### Exercise aim
Copy every one of the records below word for word, leaving the pictures out.
-=-=-
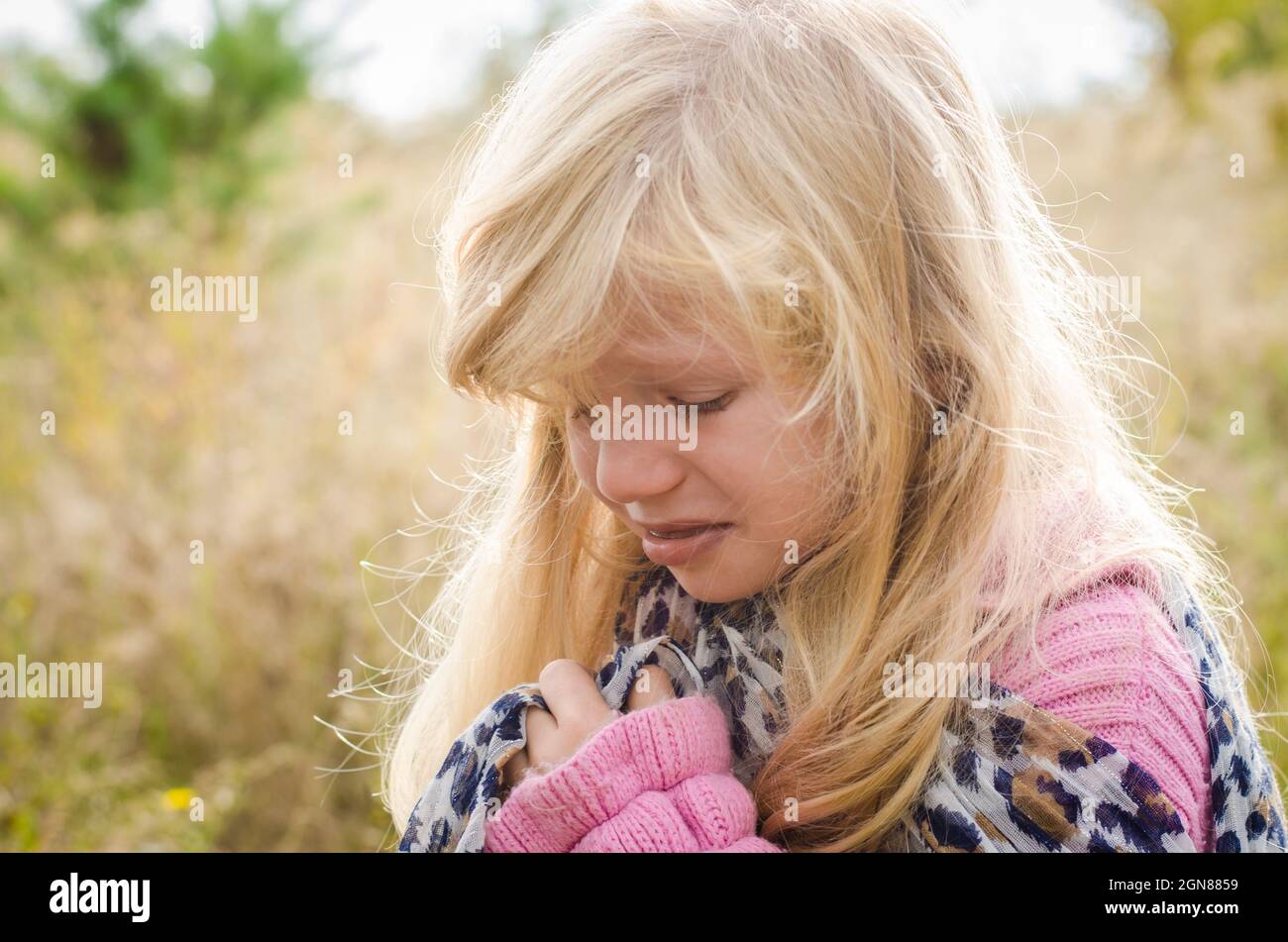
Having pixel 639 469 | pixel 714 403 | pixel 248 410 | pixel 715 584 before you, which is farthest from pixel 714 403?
pixel 248 410

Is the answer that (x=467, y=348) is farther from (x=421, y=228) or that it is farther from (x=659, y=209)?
(x=421, y=228)

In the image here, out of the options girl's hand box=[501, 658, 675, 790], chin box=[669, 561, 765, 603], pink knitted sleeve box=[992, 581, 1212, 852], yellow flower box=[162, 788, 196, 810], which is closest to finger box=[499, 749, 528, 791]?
girl's hand box=[501, 658, 675, 790]

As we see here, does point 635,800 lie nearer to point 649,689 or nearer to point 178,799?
point 649,689

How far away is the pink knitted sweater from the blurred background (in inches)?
29.8

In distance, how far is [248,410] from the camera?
11.0 ft

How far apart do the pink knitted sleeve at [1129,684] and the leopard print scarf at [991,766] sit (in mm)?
22

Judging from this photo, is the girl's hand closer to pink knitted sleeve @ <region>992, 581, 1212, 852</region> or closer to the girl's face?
the girl's face

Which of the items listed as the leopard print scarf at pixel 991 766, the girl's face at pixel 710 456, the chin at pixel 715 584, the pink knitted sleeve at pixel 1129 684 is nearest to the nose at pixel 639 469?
the girl's face at pixel 710 456

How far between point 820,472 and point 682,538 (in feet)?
0.60

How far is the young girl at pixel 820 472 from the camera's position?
46.1 inches

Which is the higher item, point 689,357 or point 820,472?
point 689,357

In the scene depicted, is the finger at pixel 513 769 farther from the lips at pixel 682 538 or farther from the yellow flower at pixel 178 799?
the yellow flower at pixel 178 799
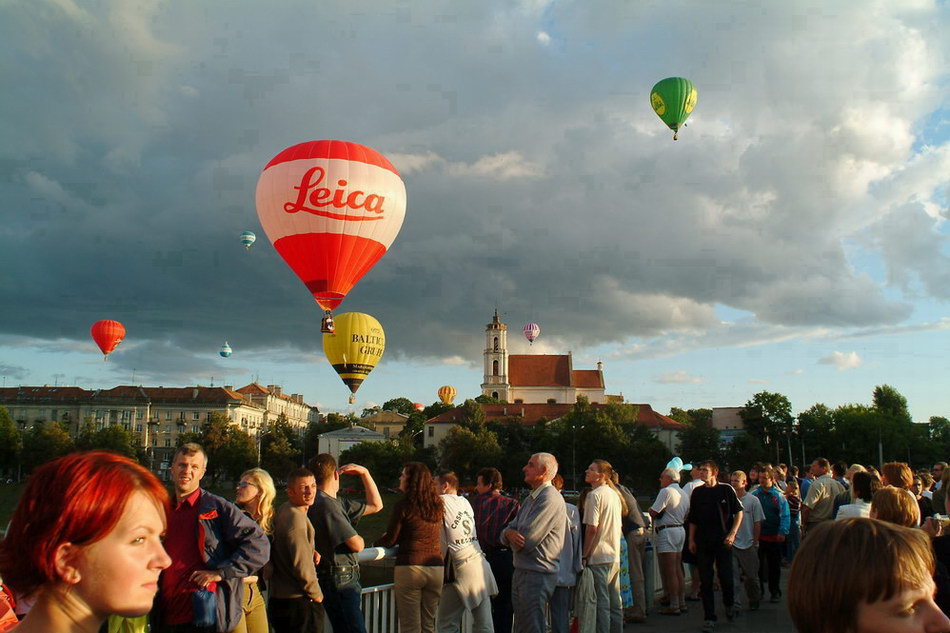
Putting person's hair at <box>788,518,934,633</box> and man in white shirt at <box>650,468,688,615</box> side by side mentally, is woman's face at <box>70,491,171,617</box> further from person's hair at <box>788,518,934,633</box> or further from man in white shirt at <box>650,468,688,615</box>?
man in white shirt at <box>650,468,688,615</box>

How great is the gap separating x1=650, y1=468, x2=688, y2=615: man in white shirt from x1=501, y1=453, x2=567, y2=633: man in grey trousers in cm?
355

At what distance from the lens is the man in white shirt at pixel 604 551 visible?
799 centimetres

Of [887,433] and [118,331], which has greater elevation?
[118,331]

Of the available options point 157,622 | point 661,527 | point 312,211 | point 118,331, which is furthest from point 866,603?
point 118,331

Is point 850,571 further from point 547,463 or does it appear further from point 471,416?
point 471,416

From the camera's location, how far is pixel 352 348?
41.9 metres

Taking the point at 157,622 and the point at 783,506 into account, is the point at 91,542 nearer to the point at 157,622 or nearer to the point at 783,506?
the point at 157,622

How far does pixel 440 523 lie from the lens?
22.5 feet

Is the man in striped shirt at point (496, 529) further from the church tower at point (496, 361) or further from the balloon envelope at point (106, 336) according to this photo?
the church tower at point (496, 361)

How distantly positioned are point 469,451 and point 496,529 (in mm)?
72599

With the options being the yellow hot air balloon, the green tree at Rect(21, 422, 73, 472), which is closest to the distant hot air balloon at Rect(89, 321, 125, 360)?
A: the yellow hot air balloon

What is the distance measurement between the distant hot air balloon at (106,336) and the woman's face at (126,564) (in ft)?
200

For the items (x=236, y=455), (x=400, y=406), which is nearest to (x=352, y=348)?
(x=236, y=455)

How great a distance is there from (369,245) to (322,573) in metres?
17.6
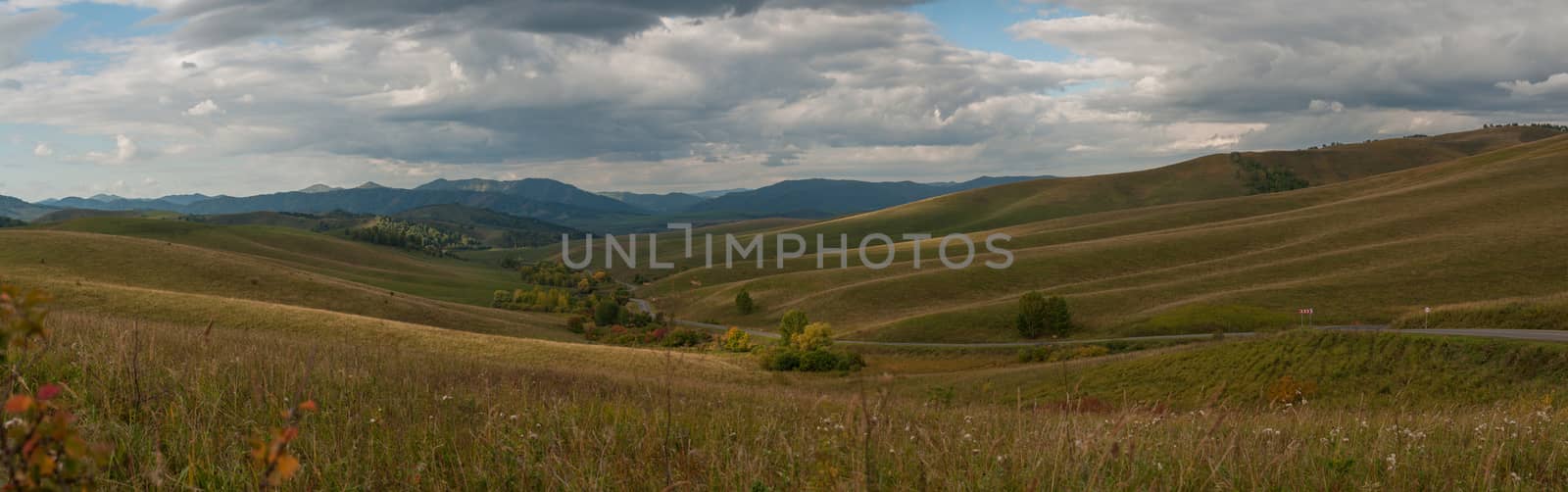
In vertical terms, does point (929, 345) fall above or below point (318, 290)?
below

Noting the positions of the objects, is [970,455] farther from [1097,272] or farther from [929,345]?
[1097,272]

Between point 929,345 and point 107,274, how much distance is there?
3150 inches

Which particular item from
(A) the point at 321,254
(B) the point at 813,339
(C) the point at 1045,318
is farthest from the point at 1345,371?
(A) the point at 321,254

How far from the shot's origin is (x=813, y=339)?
2977 inches

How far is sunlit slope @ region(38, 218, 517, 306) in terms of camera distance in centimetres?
14175

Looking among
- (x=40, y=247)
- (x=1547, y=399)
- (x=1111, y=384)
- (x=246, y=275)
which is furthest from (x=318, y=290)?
(x=1547, y=399)

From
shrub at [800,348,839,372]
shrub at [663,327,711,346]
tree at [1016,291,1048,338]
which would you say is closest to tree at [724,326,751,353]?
shrub at [663,327,711,346]

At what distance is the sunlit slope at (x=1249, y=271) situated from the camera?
245 ft

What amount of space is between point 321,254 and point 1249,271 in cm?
17145

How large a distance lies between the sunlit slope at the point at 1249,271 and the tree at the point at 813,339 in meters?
10.3

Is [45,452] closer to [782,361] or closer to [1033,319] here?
[782,361]

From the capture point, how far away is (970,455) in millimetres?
5785

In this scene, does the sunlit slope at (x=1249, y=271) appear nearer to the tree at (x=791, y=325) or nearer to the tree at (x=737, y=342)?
the tree at (x=791, y=325)

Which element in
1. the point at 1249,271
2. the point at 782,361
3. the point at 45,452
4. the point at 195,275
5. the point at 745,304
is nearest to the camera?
the point at 45,452
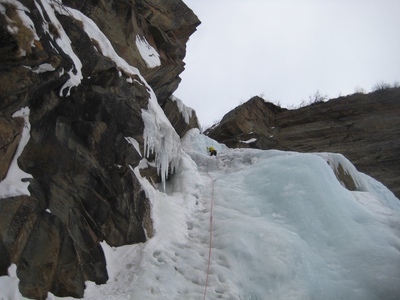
-=-=-
### Result for this task
Having pixel 639 469 | pixel 714 403 | pixel 248 410 | pixel 715 584 before you, which is farthest from pixel 714 403?
pixel 248 410

Is the answer that (x=467, y=348) is farther from (x=421, y=228) or that it is farther from (x=659, y=209)?
(x=421, y=228)

In the image here, out of the options girl's hand box=[501, 658, 675, 790], chin box=[669, 561, 765, 603], pink knitted sleeve box=[992, 581, 1212, 852], yellow flower box=[162, 788, 196, 810], which is closest to finger box=[499, 749, 528, 791]?
girl's hand box=[501, 658, 675, 790]

As we see here, does point 635,800 lie nearer to point 649,689 or nearer to point 178,799?
point 649,689

How far away is the pink knitted sweater from the blurred background (in inches)?
29.8

In distance, how far is [248,410] from the camera?
11.0 ft

How far apart do the pink knitted sleeve at [1129,684] and the leopard print scarf at [991,766] sit (in mm)?
22

Judging from this photo, is the girl's hand closer to pink knitted sleeve @ <region>992, 581, 1212, 852</region> or closer to the girl's face?
the girl's face

Which of the items listed as the leopard print scarf at pixel 991 766, the girl's face at pixel 710 456, the chin at pixel 715 584, the pink knitted sleeve at pixel 1129 684 is nearest to the nose at pixel 639 469?
the girl's face at pixel 710 456

How far between point 820,472 and point 682,538 (in feet)?
0.60

How far is the young girl at pixel 820 472 from the camera's position?
46.1 inches

Which is the higher item, point 689,357 or point 820,472?
point 689,357

In the scene depicted, is the finger at pixel 513 769 farther from the lips at pixel 682 538 or farther from the yellow flower at pixel 178 799?
the yellow flower at pixel 178 799
Putting person's hair at <box>788,518,934,633</box> and man in white shirt at <box>650,468,688,615</box> side by side mentally, is woman's face at <box>70,491,171,617</box> further from person's hair at <box>788,518,934,633</box> or further from man in white shirt at <box>650,468,688,615</box>?
man in white shirt at <box>650,468,688,615</box>

How great is the gap separating x1=650, y1=468, x2=688, y2=615: man in white shirt from x1=501, y1=453, x2=567, y2=633: man in grey trousers in cm?
355

At what distance from the lens is the man in white shirt at pixel 604 551 visible?
799 centimetres

Of [887,433] and [118,331], which has greater elevation?
[118,331]

Of the available options point 157,622 | point 661,527 | point 312,211 | point 118,331, which is furthest from point 866,603?
point 118,331

Is point 850,571 further from point 547,463 or does it appear further from point 471,416?
point 471,416

From the camera's location, how far is pixel 352 348?
41.9 metres

Taking the point at 157,622 and the point at 783,506 into account, is the point at 91,542 nearer to the point at 157,622 or nearer to the point at 783,506?
the point at 157,622

How far does pixel 440 523 lie from the lens?
22.5 feet

Is the man in striped shirt at point (496, 529) further from the church tower at point (496, 361) or further from the balloon envelope at point (106, 336) according to this photo?
the church tower at point (496, 361)

How distantly positioned are point 469,451 and point 496,529 (in mm)?
72599

With the options being the yellow hot air balloon, the green tree at Rect(21, 422, 73, 472), which is closest to the distant hot air balloon at Rect(89, 321, 125, 360)?
A: the yellow hot air balloon

What is the distance measurement between the distant hot air balloon at (106,336) and the woman's face at (126,564) (in ft)?
200

For the items (x=236, y=455), (x=400, y=406), which is nearest to (x=352, y=348)?
(x=236, y=455)

How great a distance is there from (369,245) to (322,573) in metres?
17.6
In vertical terms, does point (929, 345) fall above or below point (318, 290)?
below

Noting the positions of the objects, is [970,455] farther from [1097,272] or farther from [929,345]?
[1097,272]

Between point 929,345 and point 107,274, how much distance is there?
3150 inches

Which particular item from
(A) the point at 321,254
(B) the point at 813,339
(C) the point at 1045,318
is farthest from the point at 1345,371?
(A) the point at 321,254

How far from the shot's origin is (x=813, y=339)?
2977 inches

How far is sunlit slope @ region(38, 218, 517, 306) in terms of camera distance in centimetres?
14175

Looking among
- (x=40, y=247)
- (x=1547, y=399)
- (x=1111, y=384)
- (x=246, y=275)
which is furthest from (x=318, y=290)?
(x=1547, y=399)

From
shrub at [800,348,839,372]
shrub at [663,327,711,346]
tree at [1016,291,1048,338]
which would you say is closest to tree at [724,326,751,353]?
shrub at [663,327,711,346]

At what distance is the sunlit slope at (x=1249, y=271) situated from the camera?
245 ft

What amount of space is between point 321,254 and point 1249,271 in cm?
17145

How large a distance lies between the sunlit slope at the point at 1249,271 and the tree at the point at 813,339 in meters?
10.3

Is [45,452] closer to [782,361] or closer to [1033,319] here?
[782,361]

From the capture point, how far away is (970,455) in millimetres?
5785

In this scene, does the sunlit slope at (x=1249, y=271) appear nearer to the tree at (x=791, y=325) or nearer to the tree at (x=737, y=342)?
the tree at (x=791, y=325)

Which element in
1. the point at 1249,271
2. the point at 782,361
3. the point at 45,452
4. the point at 195,275
5. the point at 745,304
is nearest to the camera?
the point at 45,452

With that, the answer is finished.